Resuming at 2.45, after another shower, Blackham was well caught at the wicket without any addition to the score. Jones filled the vacancy and a single by Murdoch sent up the 100. At 114 Jones was run out in a way which gave great dissatisfaction to Murdoch and other Australians. Murdoch played a ball to leg, for which Lyttelton ran. The ball was returned, and Jones having completed the first run, and thinking wrongly, but very naturally, that the ball was dead, went out of his ground. Grace put his wicket down, and the umpire gave him out. Several of the team spoke angrily of Grace's action, but the compiler was informed that after the excitement had cooled down a prominent member of Australian eleven admitted that he should have done the same thing had he been in Grace's place. There was a good deal of truth in what a gentleman in the pavilion remarked, amidst some laughter, that Jones ought to thank the champion for teaching him something. Spofforth partnered Murdoch, but was bowled middle stump at 117. Garrett came in, and very shortly after, a very smart piece of fielding on the part of Hornby, Studd and Lyttelton caused Murdoch to be run out at 122 for a very careful and good innings of 29. Boyle was last man in, but failed to score, and the tenth wicket fell at the same total at 3.25.

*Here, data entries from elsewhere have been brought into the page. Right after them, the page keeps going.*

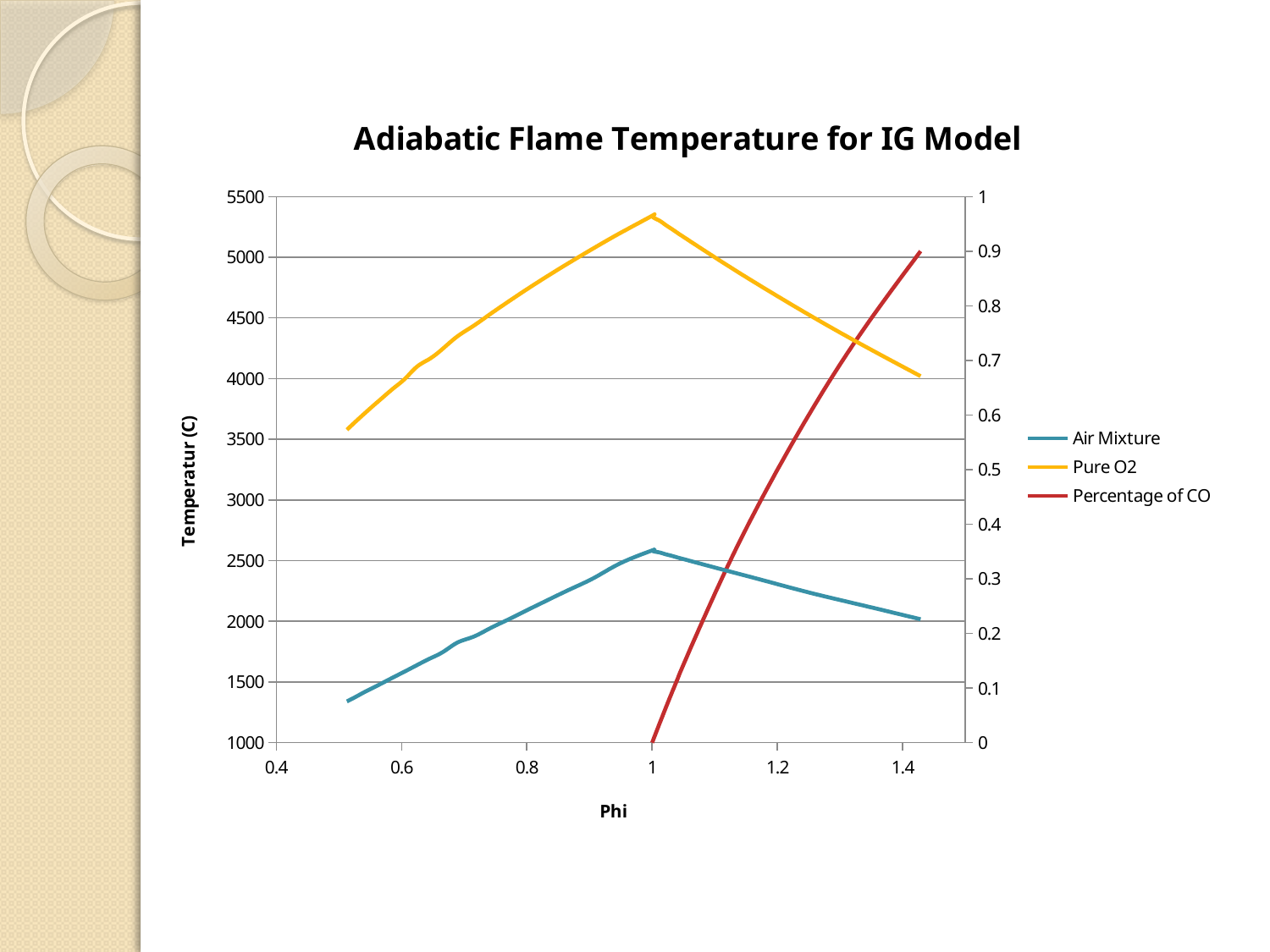
What is the title of the chart? Adiabatic Flame Temperature for IG Model At Phi = 1, which series has the higher temperature, Pure O2 or Air Mixture? Pure O2 Is the Air Mixture value at Phi = 1 greater or less than 3000? less What kind of chart is shown on the slide? Line chart At what value of Phi does the Pure O2 line reach its peak? 1 Is the Air Mixture value at Phi = 0.6 greater or less than 2000? less Is the Pure O2 value at Phi = 1.4 greater or less than 4500? less Does the Percentage of CO line rise or fall as Phi increases from 1 to 1.4? Rise How many series does the legend list? 3 What is the label of the x axis? Phi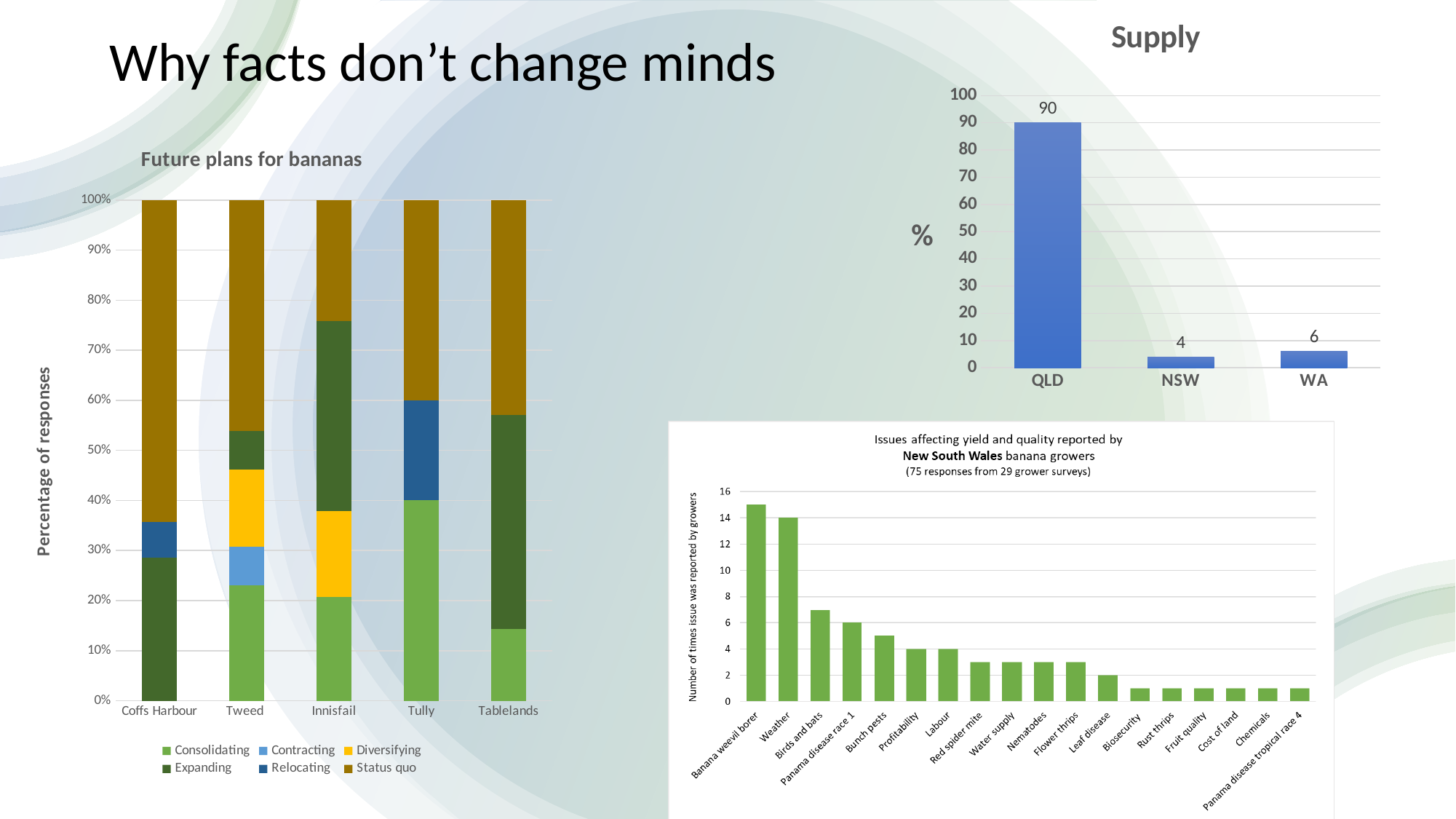
In the Supply chart, how many states are shown on the x axis? 3 In the Future plans for bananas chart, how many series does the legend list? 6 In the Future plans for bananas chart, is the Status quo segment for Coffs Harbour greater or less than 50% of responses? greater In the Supply chart, what is the value for NSW? 4 In the Supply chart, what is the value for QLD? 90 In the Future plans for bananas chart, how many regions are shown on the x axis? 5 In the Supply chart, which state has the lowest value? NSW In the Issues affecting yield and quality chart, is the value for Birds and bats greater or less than 6? greater In the Issues affecting yield and quality chart, how many times was Weather reported by growers? 14 In the Issues affecting yield and quality chart, which issue was reported the most times? Banana weevil borer In the Supply chart, what is the difference between the values for QLD and WA? 84 What kind of chart is the Future plans for bananas chart? stacked bar chart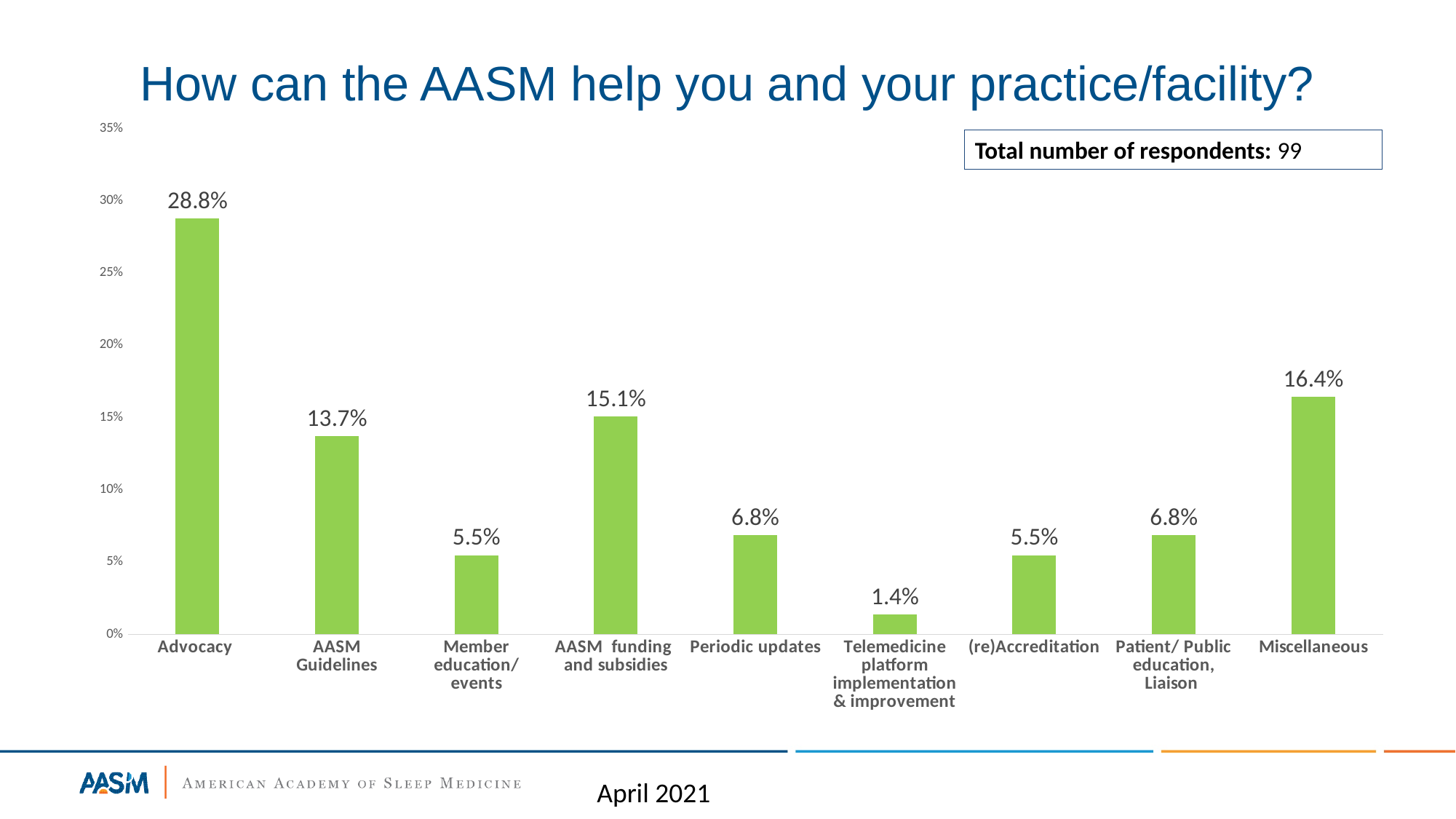
What is the value for Advocacy? 28.8% What is the difference between the values for Advocacy and AASM Guidelines? 15.1% What is the total number of respondents stated on the slide? 99 What is the value for Miscellaneous? 16.4% Which category has the highest value? Advocacy What is the value for Telemedicine platform implementation & improvement? 1.4% Which is larger, the value for Miscellaneous or the value for AASM funding and subsidies? Miscellaneous What is the value for AASM funding and subsidies? 15.1% What kind of chart is shown on the slide? bar chart Which category has the lowest value? Telemedicine platform implementation & improvement Is the value for Periodic updates greater or less than 10%? less How many categories are shown in the chart? 9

England, wanting 85 runs to win, commenced their second innings at 3.45 with Grace and Hornby. Spofforth bowled Hornby's off stump at 15, made in about as many minutes. Barlow joined Grace, but was bowled first ball at the same total. Ulyett came in, and some brilliant hitting by both batsmen brought the score to 51, when a very fine catch at the wicket dismissed Ulyett. 34 runs were then wanted, with seven wickets to fall. Lucas joined Grace, but when the latter had scored a 2 he was easily taken at mid-off. Lyttelton became Lucas' partner, and the former did all the hitting. Then the game was slow for a time, and 12 successive maiden overs were bowled, both batsmen playing carefully and coolly. Lyttelton scored a single, and then four maiden overs were followed by the dismissal of that batsman - bowled, the score being 66. Only 19 runs were then wanted to win, and there were five wickets to fall. Steel came in, and when Lucas had scored a 4, Steel was easily caught and bowled. Read joined Lucas, but amid intense excitement he was clean bowled without a run being added. Barnes took Read's place and scored a 2, and 3 byes made the total 75, or 10 to win. After being in a long time for 5 Lucas played the next ball into his wicket, and directly Studd joined Barnes the latter was easily caught off his glove without the total being altered. Peate, the last man, came in, but after hitting Boyle to square-leg for 2 he was bowled, and Australia had defeated England by 7 runs.